Information supplied >>
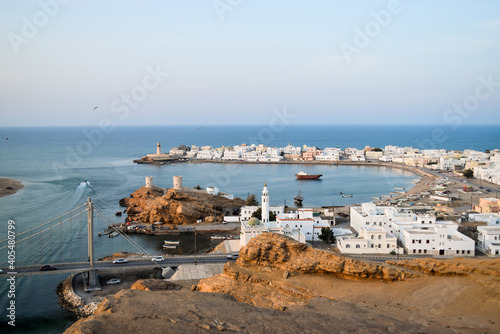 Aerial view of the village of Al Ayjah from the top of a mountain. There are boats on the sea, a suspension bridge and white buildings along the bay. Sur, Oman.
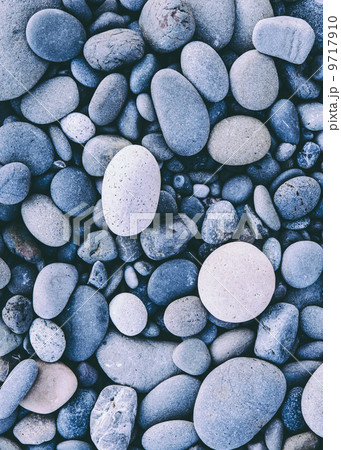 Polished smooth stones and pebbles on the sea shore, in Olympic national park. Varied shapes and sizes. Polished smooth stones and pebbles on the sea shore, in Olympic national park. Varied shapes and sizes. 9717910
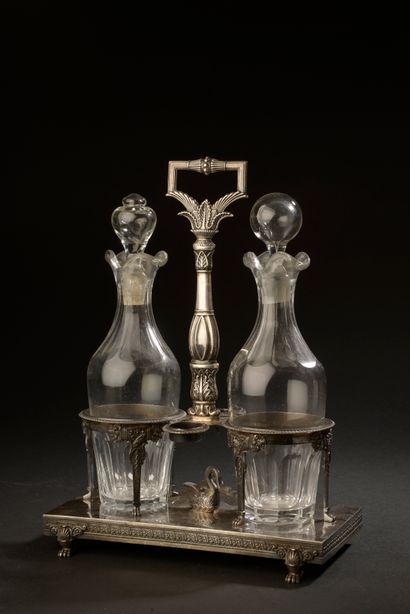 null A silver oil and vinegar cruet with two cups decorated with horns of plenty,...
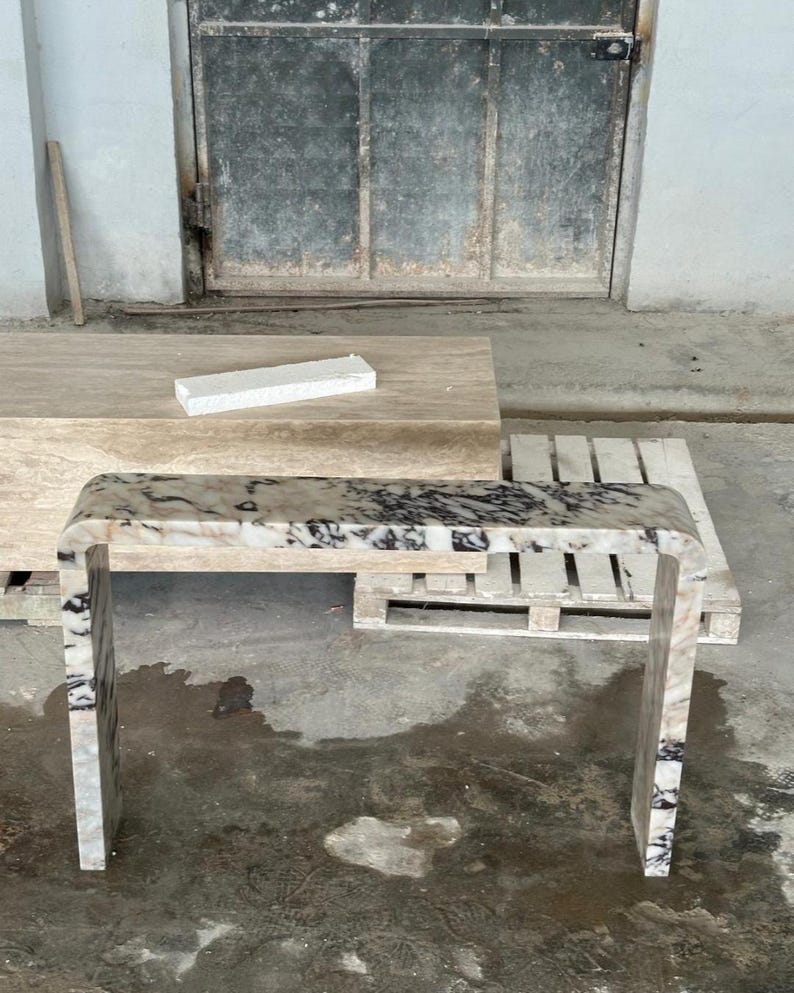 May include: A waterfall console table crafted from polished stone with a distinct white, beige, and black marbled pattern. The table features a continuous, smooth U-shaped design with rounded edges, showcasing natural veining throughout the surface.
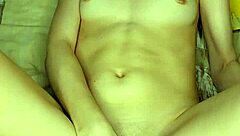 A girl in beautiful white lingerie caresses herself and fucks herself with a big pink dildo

* * *

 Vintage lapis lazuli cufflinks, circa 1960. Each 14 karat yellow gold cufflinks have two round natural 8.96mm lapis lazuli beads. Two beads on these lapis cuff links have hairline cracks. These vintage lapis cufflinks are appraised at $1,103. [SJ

--

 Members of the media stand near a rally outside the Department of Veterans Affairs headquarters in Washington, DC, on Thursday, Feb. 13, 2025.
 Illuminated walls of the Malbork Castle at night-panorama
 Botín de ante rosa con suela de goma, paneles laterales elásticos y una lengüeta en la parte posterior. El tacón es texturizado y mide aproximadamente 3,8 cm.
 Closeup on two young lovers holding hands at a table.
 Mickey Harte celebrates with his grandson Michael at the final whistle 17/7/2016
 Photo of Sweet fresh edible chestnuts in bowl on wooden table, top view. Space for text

Work request >>
Rewrite the lines from the line with "Members of the" to the line with "Photo of Sweet", putting "counter" wherever "table" appears and keeping everything else the same.

Written response >>
 Members of the media stand near a rally outside the Department of Veterans Affairs headquarters in Washington, DC, on Thursday, Feb. 13, 2025.
 Illuminated walls of the Malbork Castle at night-panorama
 Botín de ante rosa con suela de goma, paneles laterales elásticos y una lengüeta en la parte posterior. El tacón es texturizado y mide aproximadamente 3,8 cm.
 Closeup on two young lovers holding hands at a counter.
 Mickey Harte celebrates with his grandson Michael at the final whistle 17/7/2016
 Photo of Sweet fresh edible chestnuts in bowl on wooden counter, top view. Space for text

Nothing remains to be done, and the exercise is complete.